Always peering over my shoulder, whenever I’m in public. At a bus stop. On the street. Suspicious eyes all around me.
When people see me they notice my foreignness. The second or third time we meet they ask: Why are you here? Why did you chose Sweden? Where are you from?
Previously these questions came naturally. They were spontaneous. Ice-breakers, discussion-starters. Recently though, after the refugee crisis and a spate of terror attacks in Europe, the reasons for asking them seem to have changed. They come with connotations, insinuations.

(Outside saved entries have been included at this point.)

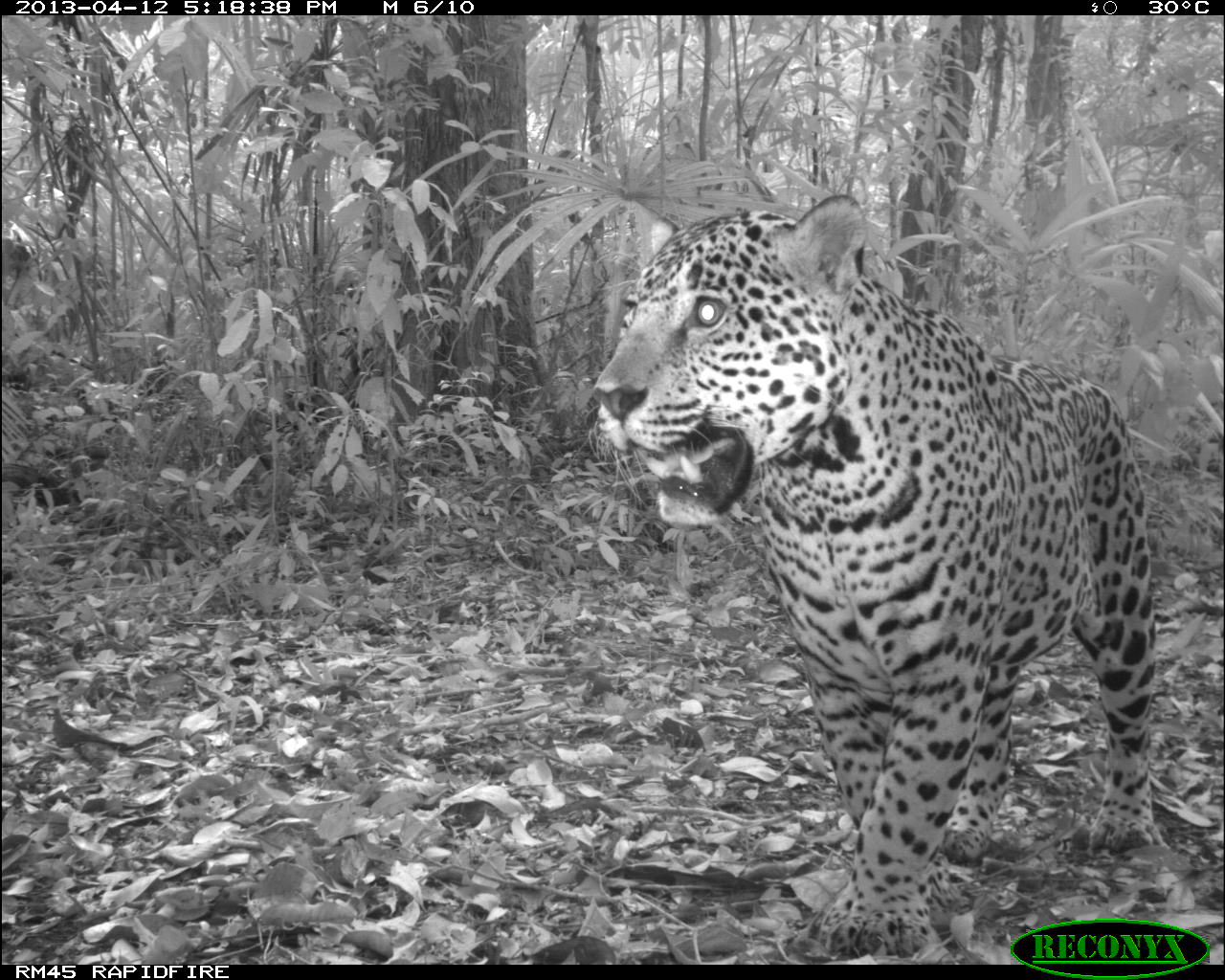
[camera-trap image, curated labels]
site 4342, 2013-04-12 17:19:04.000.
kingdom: Animalia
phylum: Chordata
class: Mammalia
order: Carnivora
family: Felidae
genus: Panthera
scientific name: Panthera onca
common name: jaguar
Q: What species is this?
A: Panthera onca (jaguar).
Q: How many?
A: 1.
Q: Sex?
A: Male.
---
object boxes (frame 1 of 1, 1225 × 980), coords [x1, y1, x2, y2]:
panthera onca: [590, 194, 1156, 958]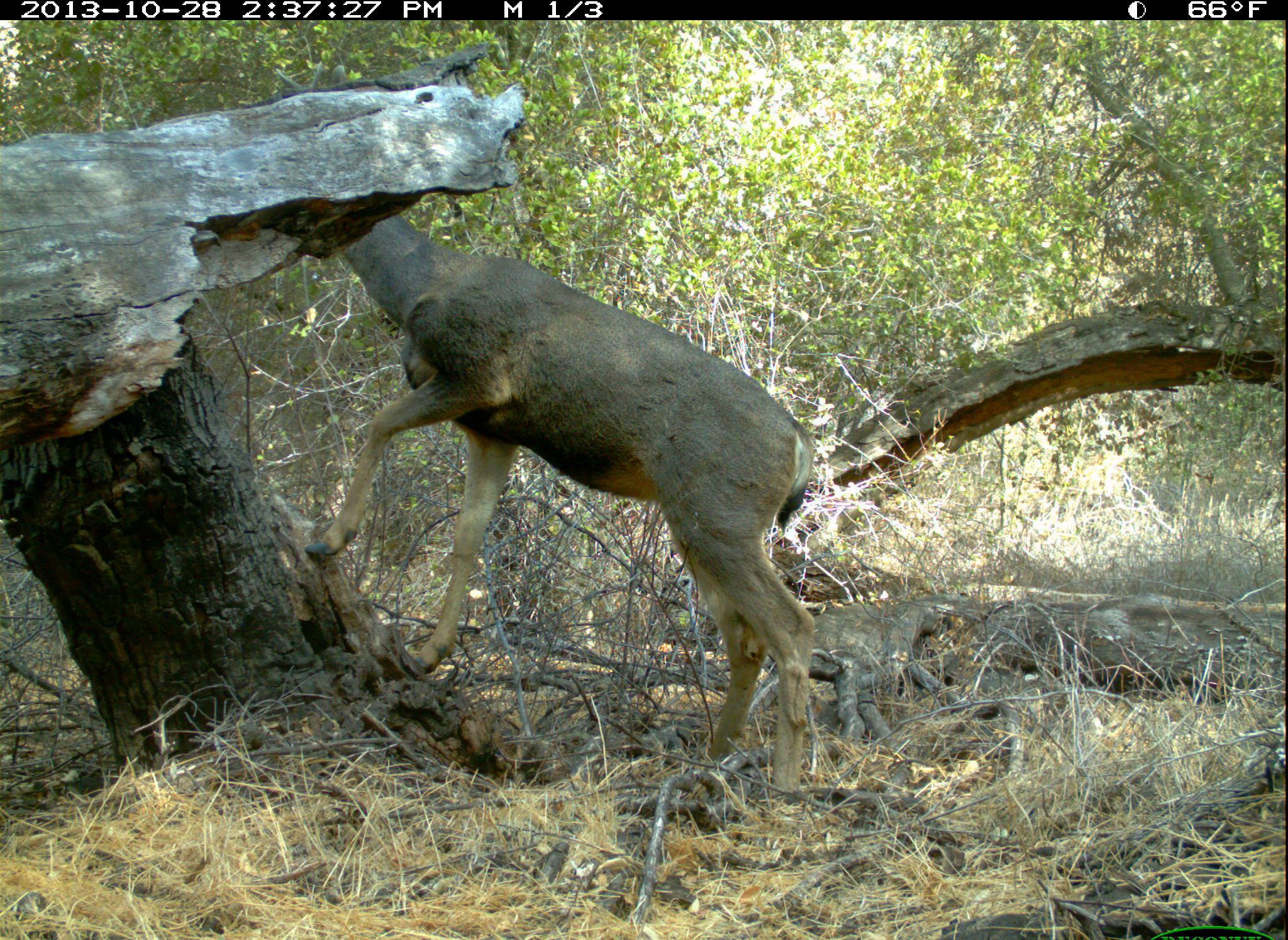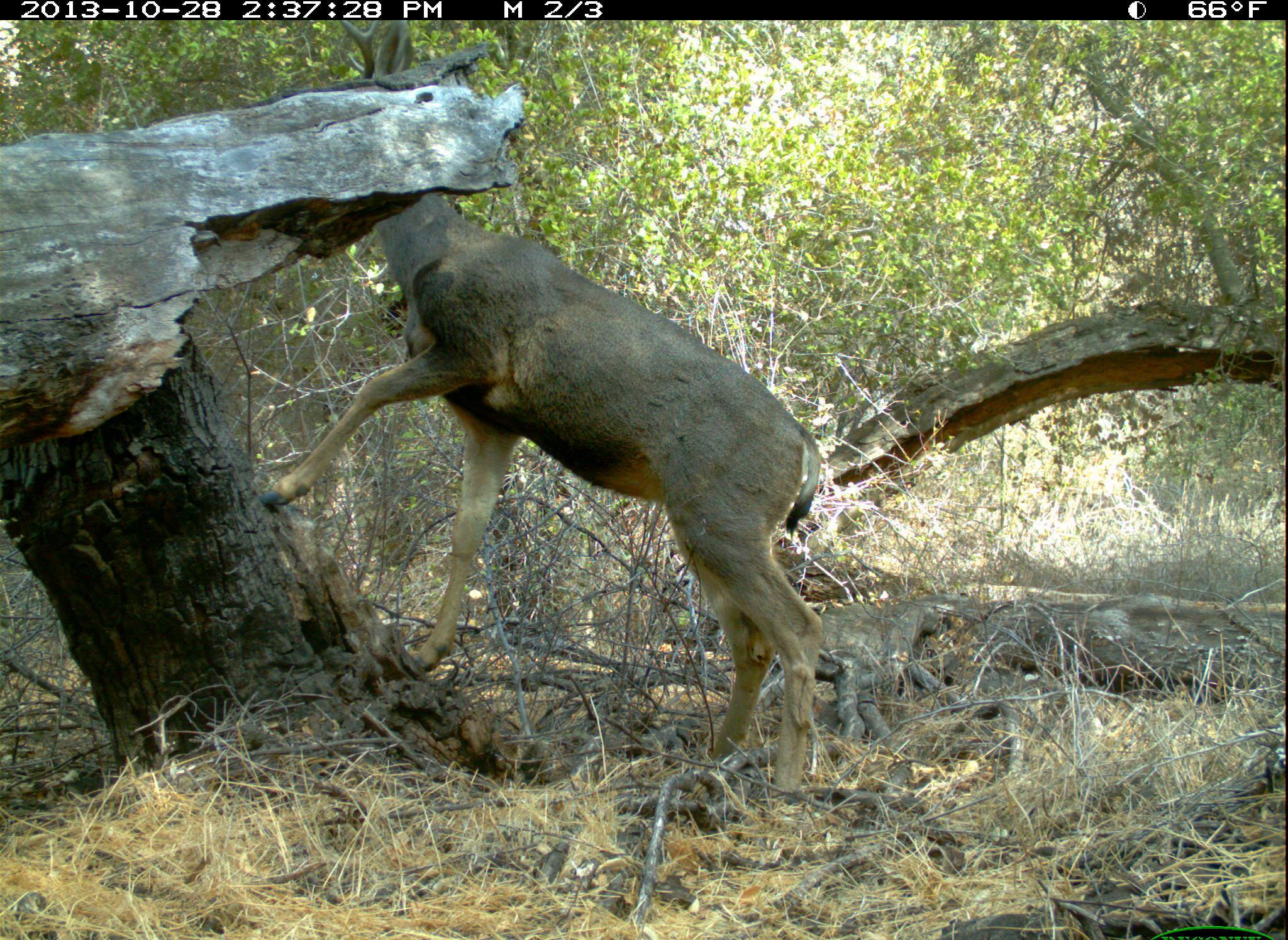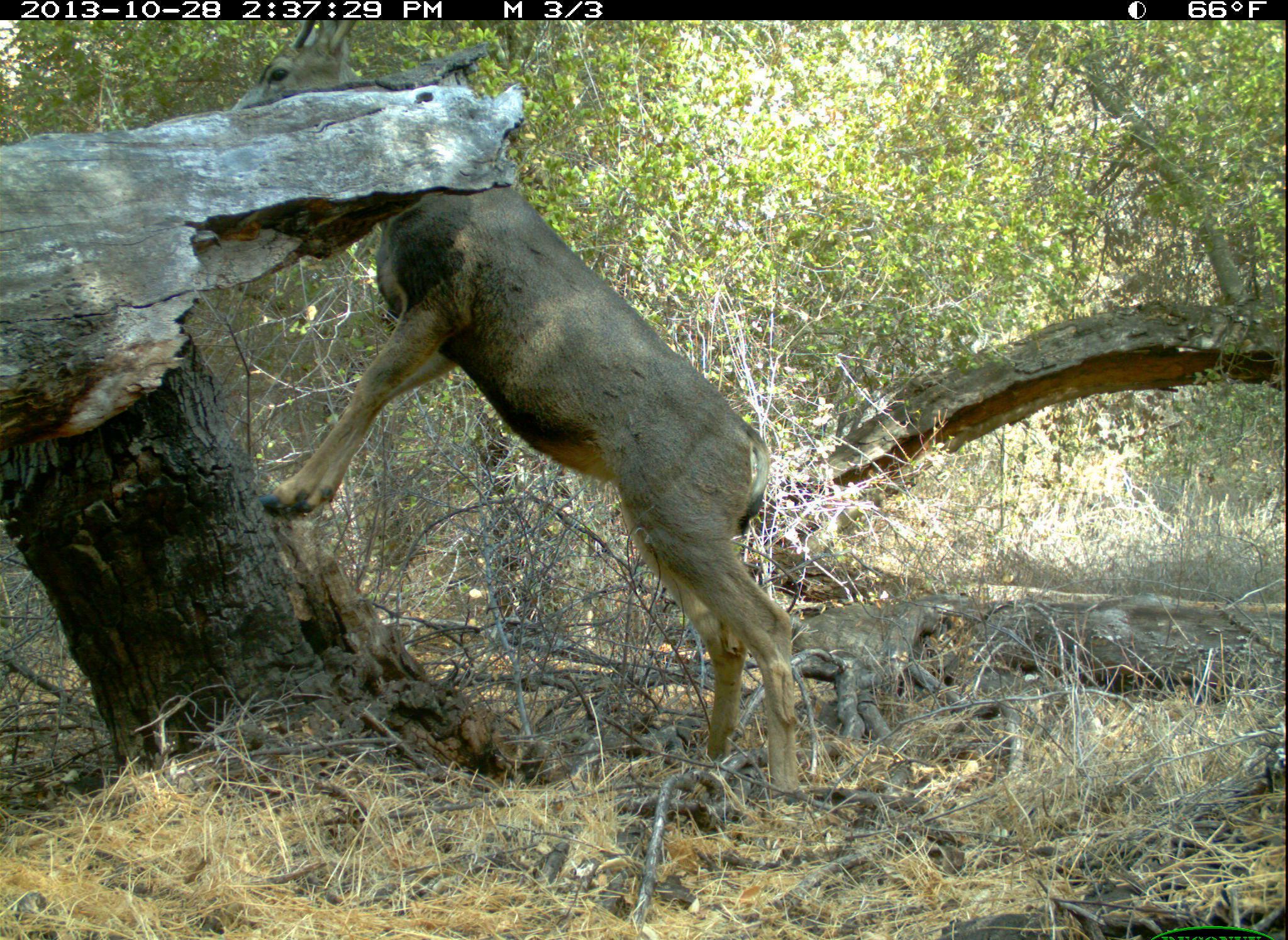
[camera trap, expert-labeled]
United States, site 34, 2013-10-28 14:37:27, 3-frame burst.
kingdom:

The line of questioning derives from suspicion and fear. It comes with a kind of accusation: You’re a refugee! Out of habit I satisfy my questioners’ curiosity in as soothing a way as possible. “My destiny has driven me here.” Or, “I fled war and death”.

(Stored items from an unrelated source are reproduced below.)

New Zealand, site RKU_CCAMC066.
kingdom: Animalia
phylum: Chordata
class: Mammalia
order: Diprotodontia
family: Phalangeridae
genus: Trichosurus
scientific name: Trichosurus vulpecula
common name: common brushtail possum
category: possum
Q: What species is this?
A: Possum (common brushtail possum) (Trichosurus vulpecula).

But I’ve always wanted to give a more concrete answer, one that more fully answers the question of why I came here, and now I think I’ve got it:
I came here to blow myself up!
Yes, I came to blow myself up and unleash my human potential: my talents, thoughts and dreams. To start a new life. Forge a new beginning, far from the suffocating misery of the last five years.
I had to choose. Either stay in my homeland, now a heap of ruins, where I could very easily have died and you’d have known me merely as a number in the Syrian death toll popping up on your TV or iPad screen. Or flee for my life.
I chose to stay alive.
Some might think fleeing your home is an easy decision. Others might think that refugees have made the perilous journey to Europe to live on welfare, to sponge off hard-working taxpayers.
Most onlookers make an effort when watching us to see what we look like. Our colours and backgrounds. But few pay attention to the silent agony in our hearts.
For we are the friends of the dead: of our siblings, our loved ones, whose destiny was to be buried under the rubble. And still we live in a state of panic, afraid of the ever-rising death toll. Afraid that the names of more loved ones will soon be added to that bloody list.
In our refuges we refugees are carbon copies of the destruction and devastation afflicting our homeland. We are a reflection of that ruinous heap. We didn’t choose our destiny and we didn’t choose to be here. The war sent us.
You too, reading my words: you didn’t choose your colour, language, or nationality. Any yet you judge us on our destiny, and some of you smear us with your antipathy. You judge us on something that forced us here, on something we didn’t choose.
You and I have much in common. Our differences, cultural and otherwise, are not a danger. On the contrary, they enrich us. We should be able live together. We came into this life to work together, to build things together. Maybe we can share this world as happy partners. As brothers and sisters.
I am not my clothes. I am not my name. I am not the country I come from. I am my contribution.